Multifamily and industrial will continue to garner the most interest from the LP and joint venture (JV) private equity. The economic drivers behind multifamily and industrial are the strongest and investors simply forecast the best risk-adjusted returns in these property types as a result. However, more opportunistic investors are going to target the underserved property types such as big-box retail, office, lodging, student housing and seniors housing. While the risk profile of these assets is greater, the competition will be far less fierce, and investors will be able to demand much healthier returns on their investments.
Notably, there seems to be a shift occurring in regard to where limited partner (LP) equity is targeting its investment dollars. Historically, we have seen a primary focus on large metro markets, particularly in the Northeast and the West Coast (New York, Boston, Los Angeles, San Francisco). Today, we are seeing far more money chasing assets in the high-growth, Sun Belt regions of the country. Additionally, many investors appear to be shifting away from core gateway markets such as Miami, Atlanta and Dallas and into more secondary markets such as Nashville, Tenn., Austin, Texas, and Tampa/Orlando.
When it comes to situational appetite, we don’t believe that there will be a severe lack of liquidity available for any of the core categories. There will be demand for new development/opportunistic situations, repositioning and value-add plays, and core/core plus assets. There will also be many investors chasing redevelopment and asset conversion opportunities in particular markets.

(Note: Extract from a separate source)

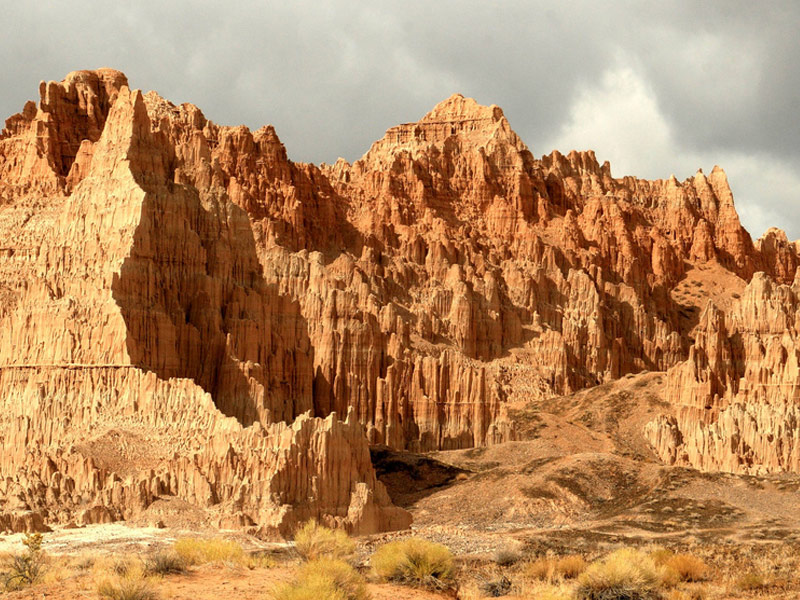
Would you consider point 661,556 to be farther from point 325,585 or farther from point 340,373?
point 340,373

In the matter of investor’s required returns, LP/JV equity is going to have a sliding scale dictated by property type, market dynamics, situational risk profile of the opportunity. For ground up development, most private equity is going to target a minimum of 20 percent internal rates of return (IRRs). For value-add plays, investors will be aiming to land mid-to-high teens range, and for core and core plus assets, investors will be requiring 12 percent to 15 percent IRRS. We anticipate required returns being compressed for popular asset types (multifamily & industrial) over the next 12 to 24 months, as supply will outweigh demand for LP/JV funding.
Heading into 2022, the major headwinds or concerns we are hearing about the most in conversations with LP equity investors across the spectrum are the challenges in supply chain management, labor costs and shortages, and inflation/rising interest rates. For investors focused on new development and/or value-add plays, the uncertainty in supply chains and labor markets is leading to volatility in their risk-return models on a weekly, if not daily, basis. Investors focused on stable, cash-flowing assets are concerned that a rising interest rate environment is going to lead to significant devaluation of property values in the short and mid-term. Of course, each property type has its own set of headwinds to consider as well.
Overall, 2022 should be a very healthy year for private equity placement in commercial real estate. Supply will remain near all-time highs and private investors will stand to benefit the greatest from it. In the highly-sought after markets discussed above, property valuations will continue to trend higher given the tailwinds provided by the favorable market fundamentals. While investors are not abandoning all caution in these markets, the overwhelming sentiment seems to be that potential returns outweigh the risk of continued investment.